Increased allowances for poultry producers will benefit the Boundary as local farmers raise more birds. The changes to these regulations came as a result of conversations between producers, processors and Meat Industry Enhancement Strategy (MIES) and the B.C. Chicken Marketing Board. They have changed the kilogram reference and are now allowing farmers to produce 2,000 birds per year with the same kind of simple, low-cost permit.
The poultry producers of the Boundary have been working hard to raise meat birds for locals over the past three years. With the mobile processing unit (MPU) coming from the Okanagan twice a year, they have been able to produce government inspected local meat birds that have been in high demand.
The current non-quota permit required by the B.C. Chicken Marketing Board allowed farmers to raise 3000 kilograms of meat per year. This amounted to approximately 600 birds per farm.
With the change in the regulations, local producers will be able to provide even more locally-raised birds for the region - over triple their prior potential production.

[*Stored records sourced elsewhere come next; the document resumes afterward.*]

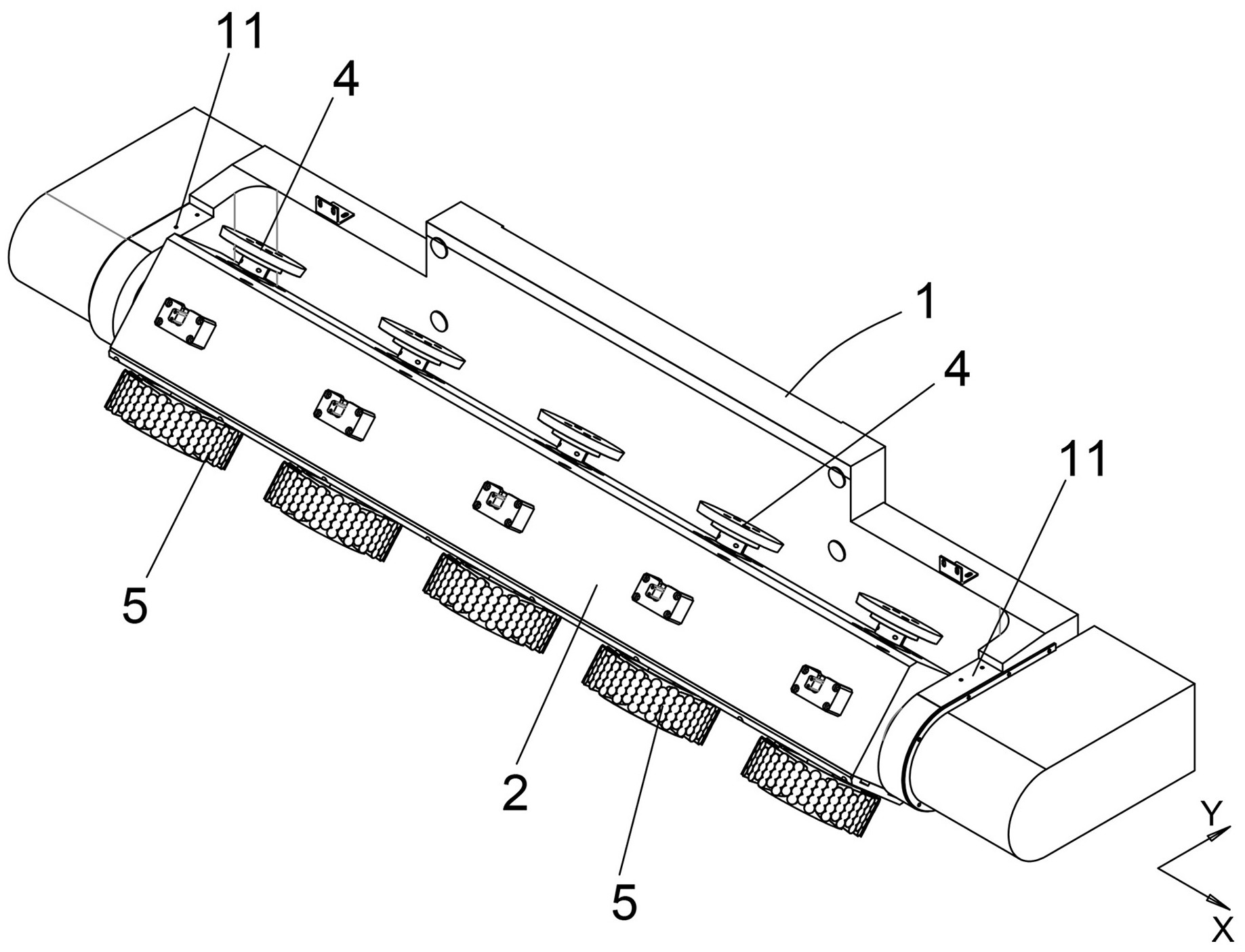 11
4
1
4
11
5
2
5
Y
X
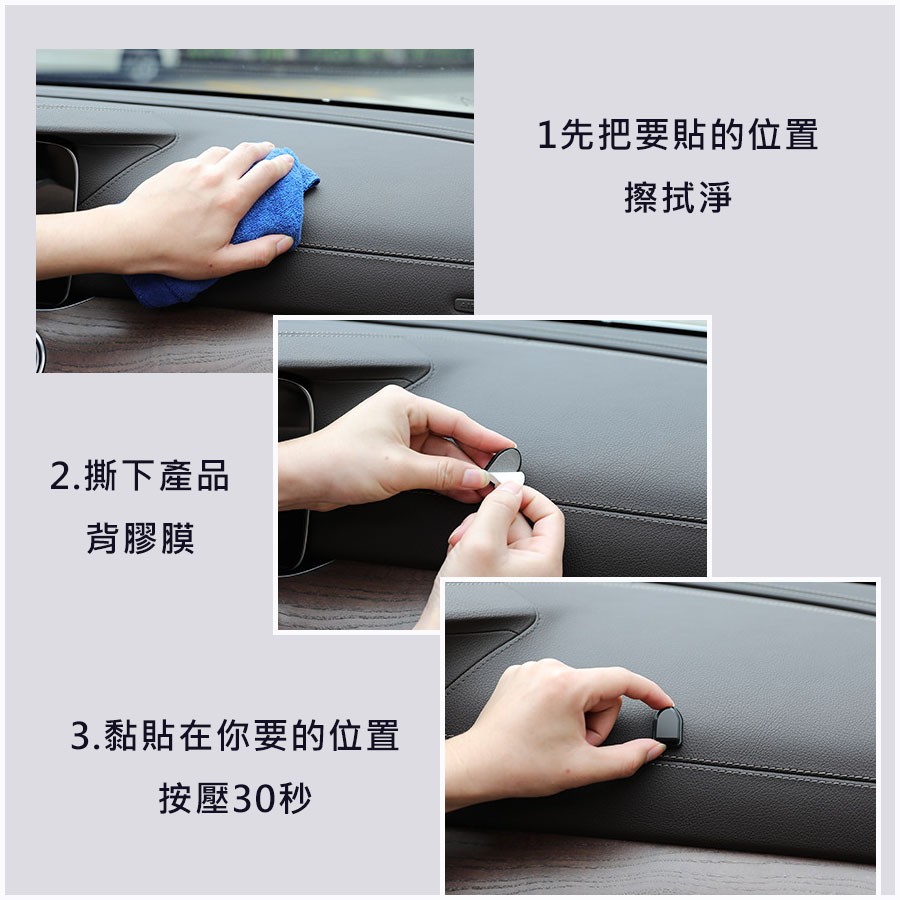 1先把要貼的位置
擦拭淨

2.撕下產品
背膠膜

3.黏貼在你要的位置
按壓30秒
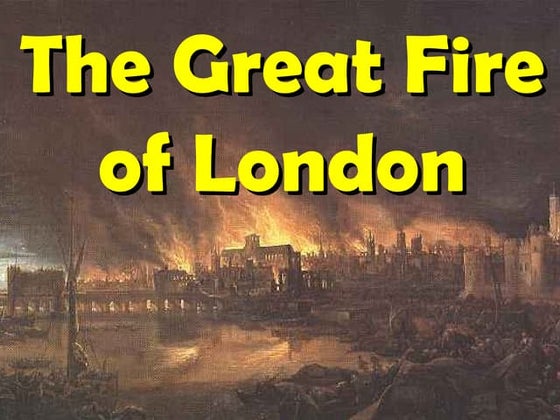 The Great Fire of London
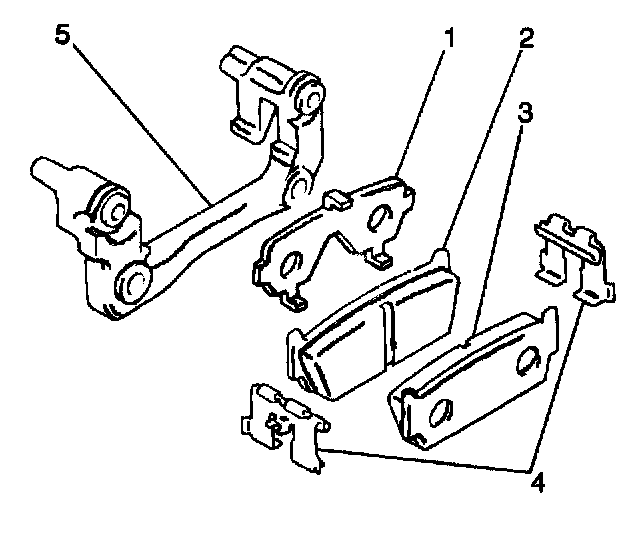 5
1
2
3
4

The Grand Forks and Boundary Regional Agricultural Society (AG Society) continues working towards having a MPU for the region which will do red meat and poultry in the future. Once funding is in place the unit could be ready this fall.
The new poultry regulations are great news for consumers and producers as well. It will also build needed clientele for the MPU. But with this news comes many questions such as:
- What regulations cover the buildings which will be needed, what is the best building to use? How much red tape do producers have to put up with?
- Could local feed be grown to support this?
- Could a local hatchery be started? Could a local breed be developed?
- Where can these birds be marketed?
- With our change in agriculture since the sixties we have lost our local infrastructure for raising meat birds and other animals on the farm. How can this infrastructure be rebuilt?
- Everyone is concerned about quality of products, how can this quality be ensured!
I feel there is a need for smaller family farms to raise meat products for our region and for these to be profitable. All producers that are growing with the program now are recording a profit, modest, but a profit. Since for each 100 birds grown there is a requirement for one tonne of feed, it soon becomes clear how this could affect local feed production too.
I hope to see a growing poultry industry for the Boundary that collaborates to resolve the questions above and provides us with locally-grown, sustainable agriculture in our communities.